* Given exercise: Please render the items as a two-column CSV with the columns item and answer, one row per item, covering only the part that opens with the line containing "What separating distance" and runs through the end of the items. Put each value in a single quoted field, with line breaks turned into spaces.

* Dataset content:
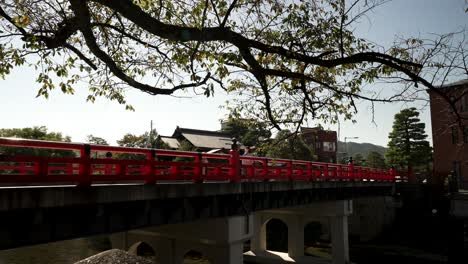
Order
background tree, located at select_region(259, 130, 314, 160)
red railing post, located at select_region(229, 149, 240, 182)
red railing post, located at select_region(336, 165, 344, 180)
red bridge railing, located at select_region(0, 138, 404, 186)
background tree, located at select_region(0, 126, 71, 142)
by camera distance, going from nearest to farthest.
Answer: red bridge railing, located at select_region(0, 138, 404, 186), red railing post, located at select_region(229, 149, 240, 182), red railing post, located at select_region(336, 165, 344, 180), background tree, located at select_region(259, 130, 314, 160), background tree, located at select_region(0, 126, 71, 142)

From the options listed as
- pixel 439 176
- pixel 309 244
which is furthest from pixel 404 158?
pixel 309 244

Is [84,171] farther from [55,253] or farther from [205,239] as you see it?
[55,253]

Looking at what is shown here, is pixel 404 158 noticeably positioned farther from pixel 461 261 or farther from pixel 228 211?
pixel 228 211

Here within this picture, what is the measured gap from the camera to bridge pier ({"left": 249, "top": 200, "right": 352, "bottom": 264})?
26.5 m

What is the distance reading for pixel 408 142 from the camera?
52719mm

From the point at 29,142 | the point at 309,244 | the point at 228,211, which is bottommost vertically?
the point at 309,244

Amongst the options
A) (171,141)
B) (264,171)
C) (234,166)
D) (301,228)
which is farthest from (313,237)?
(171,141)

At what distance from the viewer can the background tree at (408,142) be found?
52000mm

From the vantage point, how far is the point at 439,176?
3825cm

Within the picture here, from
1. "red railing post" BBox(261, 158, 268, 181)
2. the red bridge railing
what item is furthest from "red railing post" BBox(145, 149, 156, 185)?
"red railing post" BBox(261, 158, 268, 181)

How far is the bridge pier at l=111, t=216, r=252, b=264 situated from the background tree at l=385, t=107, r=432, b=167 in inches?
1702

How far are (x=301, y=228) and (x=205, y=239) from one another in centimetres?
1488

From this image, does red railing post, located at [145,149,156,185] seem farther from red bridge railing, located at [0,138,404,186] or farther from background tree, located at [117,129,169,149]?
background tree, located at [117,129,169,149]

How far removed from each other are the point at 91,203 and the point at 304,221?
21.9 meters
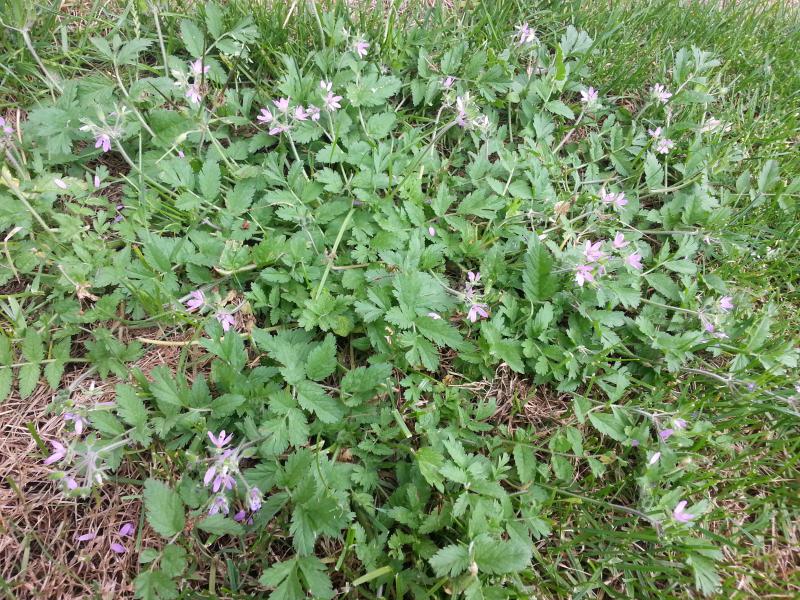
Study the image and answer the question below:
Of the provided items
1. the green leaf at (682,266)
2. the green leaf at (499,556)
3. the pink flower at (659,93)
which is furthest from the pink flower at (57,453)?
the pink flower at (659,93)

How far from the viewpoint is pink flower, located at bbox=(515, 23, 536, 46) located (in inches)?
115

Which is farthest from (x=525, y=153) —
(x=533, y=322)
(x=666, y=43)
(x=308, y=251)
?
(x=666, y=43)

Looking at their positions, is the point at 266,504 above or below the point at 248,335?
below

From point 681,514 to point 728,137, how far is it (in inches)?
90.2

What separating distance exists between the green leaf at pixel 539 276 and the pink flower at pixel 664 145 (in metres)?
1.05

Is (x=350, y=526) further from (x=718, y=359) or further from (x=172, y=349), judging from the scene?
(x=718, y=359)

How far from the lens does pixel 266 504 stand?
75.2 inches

* Answer for the task:
item,answer
"What separating distance exists between the green leaf at pixel 539 276 and the pink flower at pixel 664 145 (in metres)?","1.05"
"Is (x=350, y=526) further from (x=718, y=359) or further from (x=172, y=349), judging from the scene?","(x=718, y=359)"
"How far from the lens does pixel 266 504 stand?","75.2 inches"